New research suggests that masks can impact social functioning. The study, published in PLOS One, found that masks diminish people’s ability to accurately identify facial expressions.
Face masks have been widely adopted in an effort to slow the spread of COVID-19, but little is known about the psychological consequences of this development.
“Emotional expressions play a crucial role when we interact with others. Because what others say and do can be quite ambiguous, their emotions can help us to better understand what they intend or mean,” said lead researcher Felix Grundmann, a PhD candidate at the Social and Organizational Psychology department of the University of Groningen.
“Given that face masks cover a large part of the face, we wondered what effect they would have on our ability to recognize emotions and on our social interactions more generally. Ever since the introduction of face masks on a global scale, people have voiced concerns regarding their psychological side effects.”

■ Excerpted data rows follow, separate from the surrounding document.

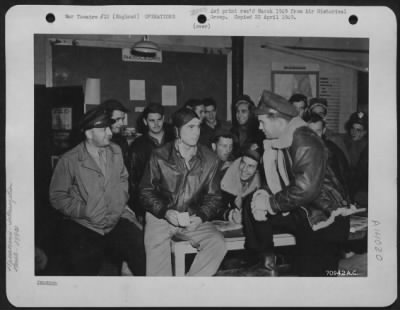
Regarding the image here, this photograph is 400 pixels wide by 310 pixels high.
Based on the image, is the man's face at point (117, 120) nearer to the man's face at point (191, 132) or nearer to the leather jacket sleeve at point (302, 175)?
the man's face at point (191, 132)

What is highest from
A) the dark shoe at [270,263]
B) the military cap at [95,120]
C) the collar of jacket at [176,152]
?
the military cap at [95,120]

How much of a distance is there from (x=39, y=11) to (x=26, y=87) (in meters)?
0.17

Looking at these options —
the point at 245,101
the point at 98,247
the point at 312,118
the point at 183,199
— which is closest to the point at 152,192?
the point at 183,199

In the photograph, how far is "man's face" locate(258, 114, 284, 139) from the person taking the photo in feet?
3.51

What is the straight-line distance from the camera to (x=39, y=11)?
1070mm

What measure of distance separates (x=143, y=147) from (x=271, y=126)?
29 cm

In the study, 191 German adults completed an emotion-recognition task in which they were shown portrait photographs of human faces and asked to indicate whether the expressed emotion was neutral, surprised, proud, amused, happy, fearful, angry, sad, or disgusted. The participants also rated the extent to which they deemed each person trustworthy, likable, and close to them.
The participants were randomly assigned to view either masked or unmasked faces during the task.

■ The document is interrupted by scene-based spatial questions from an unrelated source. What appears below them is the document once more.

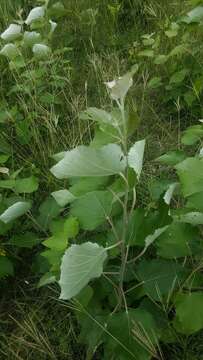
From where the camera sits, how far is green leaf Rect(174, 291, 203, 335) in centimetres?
106

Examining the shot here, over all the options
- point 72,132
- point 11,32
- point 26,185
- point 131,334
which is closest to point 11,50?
point 11,32

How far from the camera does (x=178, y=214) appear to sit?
1225 mm

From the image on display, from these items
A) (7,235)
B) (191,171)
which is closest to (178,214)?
(191,171)

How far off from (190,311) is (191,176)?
29cm

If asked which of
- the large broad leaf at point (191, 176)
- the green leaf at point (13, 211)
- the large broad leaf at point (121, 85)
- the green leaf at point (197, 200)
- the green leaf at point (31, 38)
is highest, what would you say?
the large broad leaf at point (121, 85)

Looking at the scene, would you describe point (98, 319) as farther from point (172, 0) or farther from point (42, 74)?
point (172, 0)

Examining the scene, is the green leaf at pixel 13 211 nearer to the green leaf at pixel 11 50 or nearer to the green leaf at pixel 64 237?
the green leaf at pixel 64 237

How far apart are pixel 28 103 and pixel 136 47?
26.1 inches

The researchers found that those in the mask condition tended to have significantly worse emotion-recognition accuracy. Emotion-recognition accuracy dropped from 69.9% in the unmasked condition to 48.9% in the masked condition.
“Our results indicate that face masks may make it harder for us to accurately detect other people’s emotions. In some situations, they may also reduce how close we feel to another person. Yet, they do not seem to affect how trustworthy or likable we find someone,” Grundmann told PsyPost.
The researchers also found evidence that masks buffered the negative effects of expressing negative emotions. Negative emotional expressions such as anger were associated with lower ratings of trustworthiness, likability, and closeness. But masks weakened the effect of negative emotional expressions on these social judgments. In other words, angry masked faces tended to be rated as more trustworthy, likable, and close compared to unmasked angry faces.
“A limitation of our study and other related studies on this topic pertains to how emotion-recognition accuracy was examined,” Grundmann noted. “In our study, we used pictures of people expressing different emotions. However, outside the laboratory, emotion expressions are not picture-like. It is thus not clear whether our results also hold true for more realistic emotion expressions.”
“Even though face masks may negatively impact our social interactions by reducing emotion-recognition accuracy and perceptions of closeness, their value and usefulness need to be evaluated in light of their tremendous medical benefits,” Grundmann added.
The study, “Face masks reduce emotion-recognition accuracy and perceived closeness“, was authored by Felix Grundmann, Kai Epstude, and Susanne Scheibe.